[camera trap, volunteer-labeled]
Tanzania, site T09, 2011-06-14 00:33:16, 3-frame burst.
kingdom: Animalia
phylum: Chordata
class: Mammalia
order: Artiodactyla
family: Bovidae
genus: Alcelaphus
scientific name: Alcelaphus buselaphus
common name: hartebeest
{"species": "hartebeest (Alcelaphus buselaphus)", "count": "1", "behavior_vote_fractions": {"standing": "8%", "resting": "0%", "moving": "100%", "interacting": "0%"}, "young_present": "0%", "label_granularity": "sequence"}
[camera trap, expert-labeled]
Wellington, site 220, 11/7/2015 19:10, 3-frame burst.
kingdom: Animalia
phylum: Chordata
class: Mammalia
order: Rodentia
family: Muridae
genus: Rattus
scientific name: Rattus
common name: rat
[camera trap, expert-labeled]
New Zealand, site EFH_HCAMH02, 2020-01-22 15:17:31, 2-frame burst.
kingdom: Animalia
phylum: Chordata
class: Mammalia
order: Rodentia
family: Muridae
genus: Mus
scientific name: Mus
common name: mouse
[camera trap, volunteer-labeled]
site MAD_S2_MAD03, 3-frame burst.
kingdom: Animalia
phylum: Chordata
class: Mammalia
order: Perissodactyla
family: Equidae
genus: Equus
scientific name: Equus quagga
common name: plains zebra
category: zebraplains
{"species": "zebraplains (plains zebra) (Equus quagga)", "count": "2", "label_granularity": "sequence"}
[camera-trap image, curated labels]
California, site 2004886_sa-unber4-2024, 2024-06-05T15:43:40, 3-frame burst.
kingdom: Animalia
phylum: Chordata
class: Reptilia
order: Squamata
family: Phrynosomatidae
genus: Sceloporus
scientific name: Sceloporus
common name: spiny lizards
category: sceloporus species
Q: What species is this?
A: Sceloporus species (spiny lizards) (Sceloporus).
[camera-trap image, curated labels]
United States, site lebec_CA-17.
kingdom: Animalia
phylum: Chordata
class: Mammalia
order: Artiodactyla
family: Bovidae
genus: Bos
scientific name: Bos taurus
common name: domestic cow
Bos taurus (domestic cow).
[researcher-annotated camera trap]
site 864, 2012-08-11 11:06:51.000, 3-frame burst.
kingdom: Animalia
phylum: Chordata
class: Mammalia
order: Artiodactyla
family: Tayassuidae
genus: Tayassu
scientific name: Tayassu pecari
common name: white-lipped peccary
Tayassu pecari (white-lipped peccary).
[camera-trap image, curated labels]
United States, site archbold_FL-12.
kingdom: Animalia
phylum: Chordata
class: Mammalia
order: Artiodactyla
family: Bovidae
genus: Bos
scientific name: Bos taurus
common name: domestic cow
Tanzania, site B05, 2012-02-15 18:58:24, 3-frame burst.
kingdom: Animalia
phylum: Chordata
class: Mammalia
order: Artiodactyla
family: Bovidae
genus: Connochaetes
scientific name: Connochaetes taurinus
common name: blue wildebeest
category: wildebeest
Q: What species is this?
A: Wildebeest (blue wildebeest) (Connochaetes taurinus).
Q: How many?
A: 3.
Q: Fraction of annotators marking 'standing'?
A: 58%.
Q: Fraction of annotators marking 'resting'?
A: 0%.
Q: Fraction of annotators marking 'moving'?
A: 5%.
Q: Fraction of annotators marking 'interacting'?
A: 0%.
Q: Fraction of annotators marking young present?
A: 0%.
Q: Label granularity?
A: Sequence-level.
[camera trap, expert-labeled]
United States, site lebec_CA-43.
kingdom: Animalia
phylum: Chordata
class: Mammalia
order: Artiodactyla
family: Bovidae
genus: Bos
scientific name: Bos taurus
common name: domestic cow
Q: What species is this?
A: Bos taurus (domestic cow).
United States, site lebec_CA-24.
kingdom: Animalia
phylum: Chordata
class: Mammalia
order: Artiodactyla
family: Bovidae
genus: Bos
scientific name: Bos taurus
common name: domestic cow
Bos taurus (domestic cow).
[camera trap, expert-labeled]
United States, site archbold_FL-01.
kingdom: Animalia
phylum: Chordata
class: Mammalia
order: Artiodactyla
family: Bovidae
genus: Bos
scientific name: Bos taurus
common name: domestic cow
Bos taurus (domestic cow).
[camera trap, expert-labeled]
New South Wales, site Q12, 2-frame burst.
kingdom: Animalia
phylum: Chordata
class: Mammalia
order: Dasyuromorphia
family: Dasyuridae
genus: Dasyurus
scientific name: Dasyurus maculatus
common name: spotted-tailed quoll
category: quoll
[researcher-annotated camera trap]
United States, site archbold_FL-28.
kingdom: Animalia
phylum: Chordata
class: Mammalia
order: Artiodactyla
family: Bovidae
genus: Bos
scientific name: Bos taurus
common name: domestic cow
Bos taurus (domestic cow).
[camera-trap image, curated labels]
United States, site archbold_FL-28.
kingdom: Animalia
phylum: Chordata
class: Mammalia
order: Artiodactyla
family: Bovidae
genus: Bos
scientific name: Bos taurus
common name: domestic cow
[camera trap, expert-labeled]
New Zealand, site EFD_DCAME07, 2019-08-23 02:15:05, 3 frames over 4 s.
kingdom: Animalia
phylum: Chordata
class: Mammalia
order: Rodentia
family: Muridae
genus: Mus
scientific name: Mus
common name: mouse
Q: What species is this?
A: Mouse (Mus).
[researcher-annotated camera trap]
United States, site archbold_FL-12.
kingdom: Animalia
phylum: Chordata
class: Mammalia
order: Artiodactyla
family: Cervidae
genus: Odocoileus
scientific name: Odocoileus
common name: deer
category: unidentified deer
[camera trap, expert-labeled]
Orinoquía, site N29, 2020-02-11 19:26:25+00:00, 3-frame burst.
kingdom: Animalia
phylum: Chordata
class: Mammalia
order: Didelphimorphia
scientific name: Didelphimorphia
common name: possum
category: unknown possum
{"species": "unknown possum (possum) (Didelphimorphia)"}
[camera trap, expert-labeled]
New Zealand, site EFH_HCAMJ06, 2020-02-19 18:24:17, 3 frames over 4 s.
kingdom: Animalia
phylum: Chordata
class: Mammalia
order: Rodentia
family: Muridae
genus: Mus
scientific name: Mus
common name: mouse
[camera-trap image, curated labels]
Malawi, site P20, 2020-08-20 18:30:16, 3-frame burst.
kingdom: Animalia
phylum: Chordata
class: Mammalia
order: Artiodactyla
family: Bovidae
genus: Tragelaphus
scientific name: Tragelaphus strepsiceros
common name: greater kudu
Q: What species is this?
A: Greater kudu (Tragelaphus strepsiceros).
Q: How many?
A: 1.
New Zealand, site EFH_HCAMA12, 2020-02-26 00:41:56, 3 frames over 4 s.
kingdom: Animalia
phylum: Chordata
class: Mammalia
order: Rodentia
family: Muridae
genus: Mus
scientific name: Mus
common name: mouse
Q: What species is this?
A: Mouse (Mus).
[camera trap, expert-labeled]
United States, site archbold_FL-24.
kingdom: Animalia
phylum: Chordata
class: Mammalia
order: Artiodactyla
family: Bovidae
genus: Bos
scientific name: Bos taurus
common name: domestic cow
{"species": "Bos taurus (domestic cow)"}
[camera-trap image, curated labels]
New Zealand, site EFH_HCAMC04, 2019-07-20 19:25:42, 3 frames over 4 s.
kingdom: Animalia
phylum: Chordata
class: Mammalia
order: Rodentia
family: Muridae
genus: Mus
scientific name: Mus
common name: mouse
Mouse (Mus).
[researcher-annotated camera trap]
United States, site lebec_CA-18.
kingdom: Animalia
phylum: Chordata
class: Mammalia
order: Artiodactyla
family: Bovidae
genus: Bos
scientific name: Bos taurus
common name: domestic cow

Goal of the exercise: Exactly reproduce the material above.

Response to this task:
[camera trap, volunteer-labeled]
Tanzania, site T09, 2011-06-14 00:33:16, 3-frame burst.
kingdom: Animalia
phylum: Chordata
class: Mammalia
order: Artiodactyla
family: Bovidae
genus: Alcelaphus
scientific name: Alcelaphus buselaphus
common name: hartebeest
{"species": "hartebeest (Alcelaphus buselaphus)", "count": "1", "behavior_vote_fractions": {"standing": "8%", "resting": "0%", "moving": "100%", "interacting": "0%"}, "young_present": "0%", "label_granularity": "sequence"}
[camera trap, expert-labeled]
Wellington, site 220, 11/7/2015 19:10, 3-frame burst.
kingdom: Animalia
phylum: Chordata
class: Mammalia
order: Rodentia
family: Muridae
genus: Rattus
scientific name: Rattus
common name: rat
[camera trap, expert-labeled]
New Zealand, site EFH_HCAMH02, 2020-01-22 15:17:31, 2-frame burst.
kingdom: Animalia
phylum: Chordata
class: Mammalia
order: Rodentia
family: Muridae
genus: Mus
scientific name: Mus
common name: mouse
[camera trap, volunteer-labeled]
site MAD_S2_MAD03, 3-frame burst.
kingdom: Animalia
phylum: Chordata
class: Mammalia
order: Perissodactyla
family: Equidae
genus: Equus
scientific name: Equus quagga
common name: plains zebra
category: zebraplains
{"species": "zebraplains (plains zebra) (Equus quagga)", "count": "2", "label_granularity": "sequence"}
[camera-trap image, curated labels]
California, site 2004886_sa-unber4-2024, 2024-06-05T15:43:40, 3-frame burst.
kingdom: Animalia
phylum: Chordata
class: Reptilia
order: Squamata
family: Phrynosomatidae
genus: Sceloporus
scientific name: Sceloporus
common name: spiny lizards
category: sceloporus species
Q: What species is this?
A: Sceloporus species (spiny lizards) (Sceloporus).
[camera-trap image, curated labels]
United States, site lebec_CA-17.
kingdom: Animalia
phylum: Chordata
class: Mammalia
order: Artiodactyla
family: Bovidae
genus: Bos
scientific name: Bos taurus
common name: domestic cow
Bos taurus (domestic cow).
[researcher-annotated camera trap]
site 864, 2012-08-11 11:06:51.000, 3-frame burst.
kingdom: Animalia
phylum: Chordata
class: Mammalia
order: Artiodactyla
family: Tayassuidae
genus: Tayassu
scientific name: Tayassu pecari
common name: white-lipped peccary
Tayassu pecari (white-lipped peccary).
[camera-trap image, curated labels]
United States, site archbold_FL-12.
kingdom: Animalia
phylum: Chordata
class: Mammalia
order: Artiodactyla
family: Bovidae
genus: Bos
scientific name: Bos taurus
common name: domestic cow
Tanzania, site B05, 2012-02-15 18:58:24, 3-frame burst.
kingdom: Animalia
phylum: Chordata
class: Mammalia
order: Artiodactyla
family: Bovidae
genus: Connochaetes
scientific name: Connochaetes taurinus
common name: blue wildebeest
category: wildebeest
Q: What species is this?
A: Wildebeest (blue wildebeest) (Connochaetes taurinus).
Q: How many?
A: 3.
Q: Fraction of annotators marking 'standing'?
A: 58%.
Q: Fraction of annotators marking 'resting'?
A: 0%.
Q: Fraction of annotators marking 'moving'?
A: 5%.
Q: Fraction of annotators marking 'interacting'?
A: 0%.
Q: Fraction of annotators marking young present?
A: 0%.
Q: Label granularity?
A: Sequence-level.
[camera trap, expert-labeled]
United States, site lebec_CA-43.
kingdom: Animalia
phylum: Chordata
class: Mammalia
order: Artiodactyla
family: Bovidae
genus: Bos
scientific name: Bos taurus
common name: domestic cow
Q: What species is this?
A: Bos taurus (domestic cow).
United States, site lebec_CA-24.
kingdom: Animalia
phylum: Chordata
class: Mammalia
order: Artiodactyla
family: Bovidae
genus: Bos
scientific name: Bos taurus
common name: domestic cow
Bos taurus (domestic cow).
[camera trap, expert-labeled]
United States, site archbold_FL-01.
kingdom: Animalia
phylum: Chordata
class: Mammalia
order: Artiodactyla
family: Bovidae
genus: Bos
scientific name: Bos taurus
common name: domestic cow
Bos taurus (domestic cow).
[camera trap, expert-labeled]
New South Wales, site Q12, 2-frame burst.
kingdom: Animalia
phylum: Chordata
class: Mammalia
order: Dasyuromorphia
family: Dasyuridae
genus: Dasyurus
scientific name: Dasyurus maculatus
common name: spotted-tailed quoll
category: quoll
[researcher-annotated camera trap]
United States, site archbold_FL-28.
kingdom: Animalia
phylum: Chordata
class: Mammalia
order: Artiodactyla
family: Bovidae
genus: Bos
scientific name: Bos taurus
common name: domestic cow
Bos taurus (domestic cow).
[camera-trap image, curated labels]
United States, site archbold_FL-28.
kingdom: Animalia
phylum: Chordata
class: Mammalia
order: Artiodactyla
family: Bovidae
genus: Bos
scientific name: Bos taurus
common name: domestic cow
[camera trap, expert-labeled]
New Zealand, site EFD_DCAME07, 2019-08-23 02:15:05, 3 frames over 4 s.
kingdom: Animalia
phylum: Chordata
class: Mammalia
order: Rodentia
family: Muridae
genus: Mus
scientific name: Mus
common name: mouse
Q: What species is this?
A: Mouse (Mus).
[researcher-annotated camera trap]
United States, site archbold_FL-12.
kingdom: Animalia
phylum: Chordata
class: Mammalia
order: Artiodactyla
family: Cervidae
genus: Odocoileus
scientific name: Odocoileus
common name: deer
category: unidentified deer
[camera trap, expert-labeled]
Orinoquía, site N29, 2020-02-11 19:26:25+00:00, 3-frame burst.
kingdom: Animalia
phylum: Chordata
class: Mammalia
order: Didelphimorphia
scientific name: Didelphimorphia
common name: possum
category: unknown possum
{"species": "unknown possum (possum) (Didelphimorphia)"}
[camera trap, expert-labeled]
New Zealand, site EFH_HCAMJ06, 2020-02-19 18:24:17, 3 frames over 4 s.
kingdom: Animalia
phylum: Chordata
class: Mammalia
order: Rodentia
family: Muridae
genus: Mus
scientific name: Mus
common name: mouse
[camera-trap image, curated labels]
Malawi, site P20, 2020-08-20 18:30:16, 3-frame burst.
kingdom: Animalia
phylum: Chordata
class: Mammalia
order: Artiodactyla
family: Bovidae
genus: Tragelaphus
scientific name: Tragelaphus strepsiceros
common name: greater kudu
Q: What species is this?
A: Greater kudu (Tragelaphus strepsiceros).
Q: How many?
A: 1.
New Zealand, site EFH_HCAMA12, 2020-02-26 00:41:56, 3 frames over 4 s.
kingdom: Animalia
phylum: Chordata
class: Mammalia
order: Rodentia
family: Muridae
genus: Mus
scientific name: Mus
common name: mouse
Q: What species is this?
A: Mouse (Mus).
[camera trap, expert-labeled]
United States, site archbold_FL-24.
kingdom: Animalia
phylum: Chordata
class: Mammalia
order: Artiodactyla
family: Bovidae
genus: Bos
scientific name: Bos taurus
common name: domestic cow
{"species": "Bos taurus (domestic cow)"}
[camera-trap image, curated labels]
New Zealand, site EFH_HCAMC04, 2019-07-20 19:25:42, 3 frames over 4 s.
kingdom: Animalia
phylum: Chordata
class: Mammalia
order: Rodentia
family: Muridae
genus: Mus
scientific name: Mus
common name: mouse
Mouse (Mus).
[researcher-annotated camera trap]
United States, site lebec_CA-18.
kingdom: Animalia
phylum: Chordata
class: Mammalia
order: Artiodactyla
family: Bovidae
genus: Bos
scientific name: Bos taurus
common name: domestic cow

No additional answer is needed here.